Spatial question entries:
-------------------------
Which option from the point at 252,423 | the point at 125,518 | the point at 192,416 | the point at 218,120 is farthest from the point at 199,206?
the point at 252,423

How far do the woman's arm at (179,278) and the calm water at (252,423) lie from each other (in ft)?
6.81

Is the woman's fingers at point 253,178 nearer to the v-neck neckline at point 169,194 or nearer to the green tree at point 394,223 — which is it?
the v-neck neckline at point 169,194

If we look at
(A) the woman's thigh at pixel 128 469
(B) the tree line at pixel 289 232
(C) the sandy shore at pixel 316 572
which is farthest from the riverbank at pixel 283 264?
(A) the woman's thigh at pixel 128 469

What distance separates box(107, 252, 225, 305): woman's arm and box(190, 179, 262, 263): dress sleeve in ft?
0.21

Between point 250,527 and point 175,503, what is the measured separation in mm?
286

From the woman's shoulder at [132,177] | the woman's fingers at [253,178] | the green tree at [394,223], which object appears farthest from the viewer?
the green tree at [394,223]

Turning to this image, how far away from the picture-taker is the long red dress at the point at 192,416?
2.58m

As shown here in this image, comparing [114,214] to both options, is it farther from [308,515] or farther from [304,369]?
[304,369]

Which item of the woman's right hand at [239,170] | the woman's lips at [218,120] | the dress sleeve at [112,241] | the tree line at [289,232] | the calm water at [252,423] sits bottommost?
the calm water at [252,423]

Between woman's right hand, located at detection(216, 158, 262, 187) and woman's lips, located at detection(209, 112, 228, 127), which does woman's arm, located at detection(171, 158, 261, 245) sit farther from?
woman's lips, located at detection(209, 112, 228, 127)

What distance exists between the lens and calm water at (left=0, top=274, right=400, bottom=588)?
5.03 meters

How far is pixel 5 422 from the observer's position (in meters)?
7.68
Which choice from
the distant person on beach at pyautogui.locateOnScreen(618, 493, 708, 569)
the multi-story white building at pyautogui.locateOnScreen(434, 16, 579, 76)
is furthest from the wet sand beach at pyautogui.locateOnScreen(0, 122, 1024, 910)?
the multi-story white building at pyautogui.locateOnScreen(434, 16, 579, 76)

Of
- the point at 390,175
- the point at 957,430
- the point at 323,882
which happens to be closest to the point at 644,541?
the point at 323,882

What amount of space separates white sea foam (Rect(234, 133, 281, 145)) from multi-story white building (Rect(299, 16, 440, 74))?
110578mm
-------------------------
* _Task to complete_: Reproduce every one of the records above word for word.

* _Output of the exercise_:
Which option from the point at 252,423 | the point at 125,518 | the point at 192,416 | the point at 218,120 is farthest from the point at 199,206?
the point at 252,423

How far do the woman's arm at (179,278) and the calm water at (252,423) lie from each other (in ft)?
6.81

Is the woman's fingers at point 253,178 nearer to the v-neck neckline at point 169,194 or nearer to the green tree at point 394,223 — which is it?
the v-neck neckline at point 169,194

If we look at
(A) the woman's thigh at pixel 128 469
(B) the tree line at pixel 289 232
(C) the sandy shore at pixel 316 572
which is farthest from the riverbank at pixel 283 264?
(A) the woman's thigh at pixel 128 469

What distance separates box(107, 252, 225, 305): woman's arm and box(190, 179, 262, 263): dress sleeve in ft?
0.21

Between point 250,527 and point 175,503, what is the measured separation in mm?
286

From the woman's shoulder at [132,177] | the woman's fingers at [253,178] | the green tree at [394,223], which object appears farthest from the viewer?
the green tree at [394,223]

Turning to this image, how far away from the picture-taker is the long red dress at the point at 192,416?
2.58m

As shown here in this image, comparing [114,214] to both options, is it farther from [308,515] or farther from [304,369]?
[304,369]

Which item of the woman's right hand at [239,170] | the woman's lips at [218,120] | the dress sleeve at [112,241] | the tree line at [289,232] | the calm water at [252,423] sits bottommost?
the calm water at [252,423]

Between woman's right hand, located at detection(216, 158, 262, 187) and woman's lips, located at detection(209, 112, 228, 127), which does woman's arm, located at detection(171, 158, 261, 245) sit farther from?
woman's lips, located at detection(209, 112, 228, 127)

What distance exists between the lens and calm water at (left=0, top=274, right=400, bottom=588)?
5.03 meters

How far is pixel 5 422 from the observer's position (in meters)?
7.68
Which choice from
the distant person on beach at pyautogui.locateOnScreen(618, 493, 708, 569)
the multi-story white building at pyautogui.locateOnScreen(434, 16, 579, 76)
is furthest from the wet sand beach at pyautogui.locateOnScreen(0, 122, 1024, 910)?
the multi-story white building at pyautogui.locateOnScreen(434, 16, 579, 76)

Of
- the point at 390,175
- the point at 957,430
- the point at 323,882
which happens to be closest to the point at 644,541?
the point at 323,882

What amount of space separates white sea foam (Rect(234, 133, 281, 145)) from multi-story white building (Rect(299, 16, 440, 74))?
110578mm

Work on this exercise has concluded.